▸ **Your instructions**
Starting with the line that contains "May 3, 2014: Jonesboro, Ark." and going on through the line that contains "Rear view of", copy out those records word for word. Leave the pictures out of your answer.

▸ **Task input**
+++
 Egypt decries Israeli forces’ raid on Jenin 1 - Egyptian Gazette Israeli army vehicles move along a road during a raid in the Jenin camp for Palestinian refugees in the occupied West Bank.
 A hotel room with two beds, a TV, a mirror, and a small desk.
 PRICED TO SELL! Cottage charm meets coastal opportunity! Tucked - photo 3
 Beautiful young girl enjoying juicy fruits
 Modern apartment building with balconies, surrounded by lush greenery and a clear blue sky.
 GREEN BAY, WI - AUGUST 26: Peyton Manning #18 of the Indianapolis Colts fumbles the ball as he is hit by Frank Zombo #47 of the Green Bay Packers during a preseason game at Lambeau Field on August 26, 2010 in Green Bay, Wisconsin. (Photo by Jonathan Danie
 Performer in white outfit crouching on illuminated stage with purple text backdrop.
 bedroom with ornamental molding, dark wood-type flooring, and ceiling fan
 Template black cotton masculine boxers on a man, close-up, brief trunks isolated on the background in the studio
+++
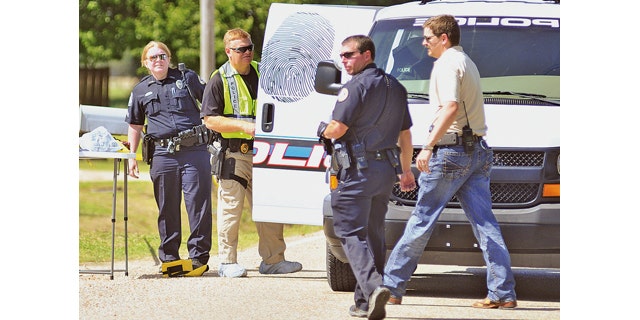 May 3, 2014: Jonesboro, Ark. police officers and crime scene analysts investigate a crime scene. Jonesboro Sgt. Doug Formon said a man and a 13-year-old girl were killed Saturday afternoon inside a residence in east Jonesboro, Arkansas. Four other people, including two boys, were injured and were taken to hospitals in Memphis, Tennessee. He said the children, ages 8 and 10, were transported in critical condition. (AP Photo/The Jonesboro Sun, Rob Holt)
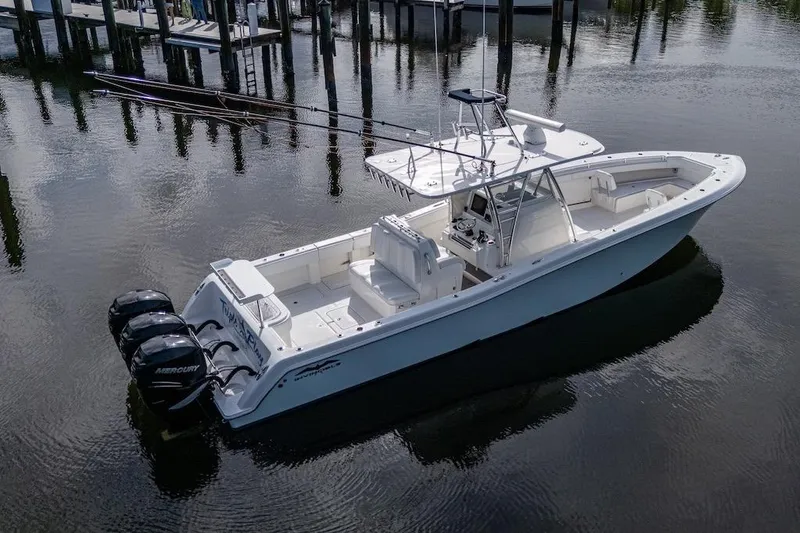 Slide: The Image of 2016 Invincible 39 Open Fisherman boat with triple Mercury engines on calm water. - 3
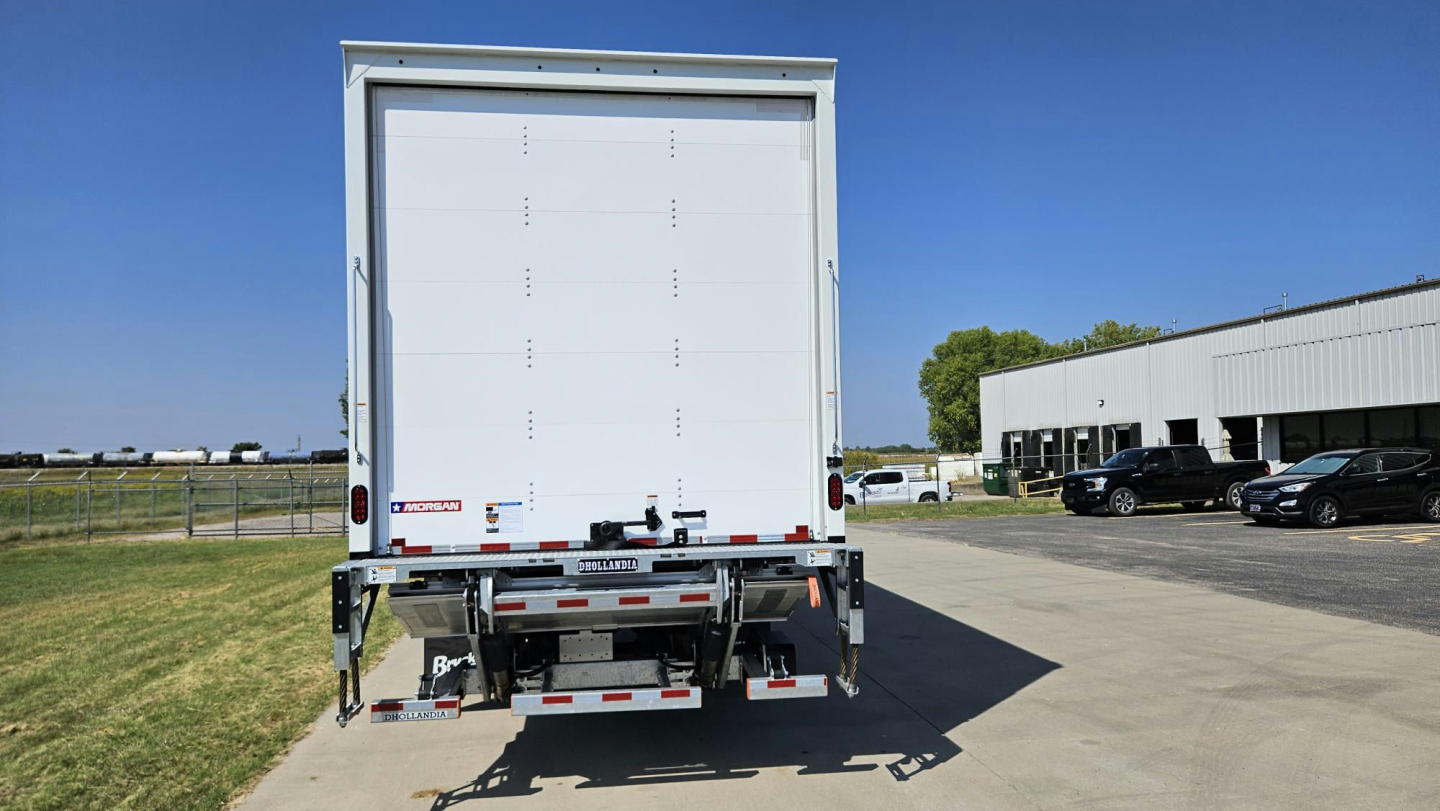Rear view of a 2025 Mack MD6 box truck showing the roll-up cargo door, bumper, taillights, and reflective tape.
+++
▸ **Written response**
 May 3, 2014: Jonesboro, Ark. police officers and crime scene analysts investigate a crime scene. Jonesboro Sgt. Doug Formon said a man and a 13-year-old girl were killed Saturday afternoon inside a residence in east Jonesboro, Arkansas. Four other people, including two boys, were injured and were taken to hospitals in Memphis, Tennessee. He said the children, ages 8 and 10, were transported in critical condition. (AP Photo/The Jonesboro Sun, Rob Holt)
 Slide: The Image of 2016 Invincible 39 Open Fisherman boat with triple Mercury engines on calm water. - 3
Rear view of a 2025 Mack MD6 box truck showing the roll-up cargo door, bumper, taillights, and reflective tape.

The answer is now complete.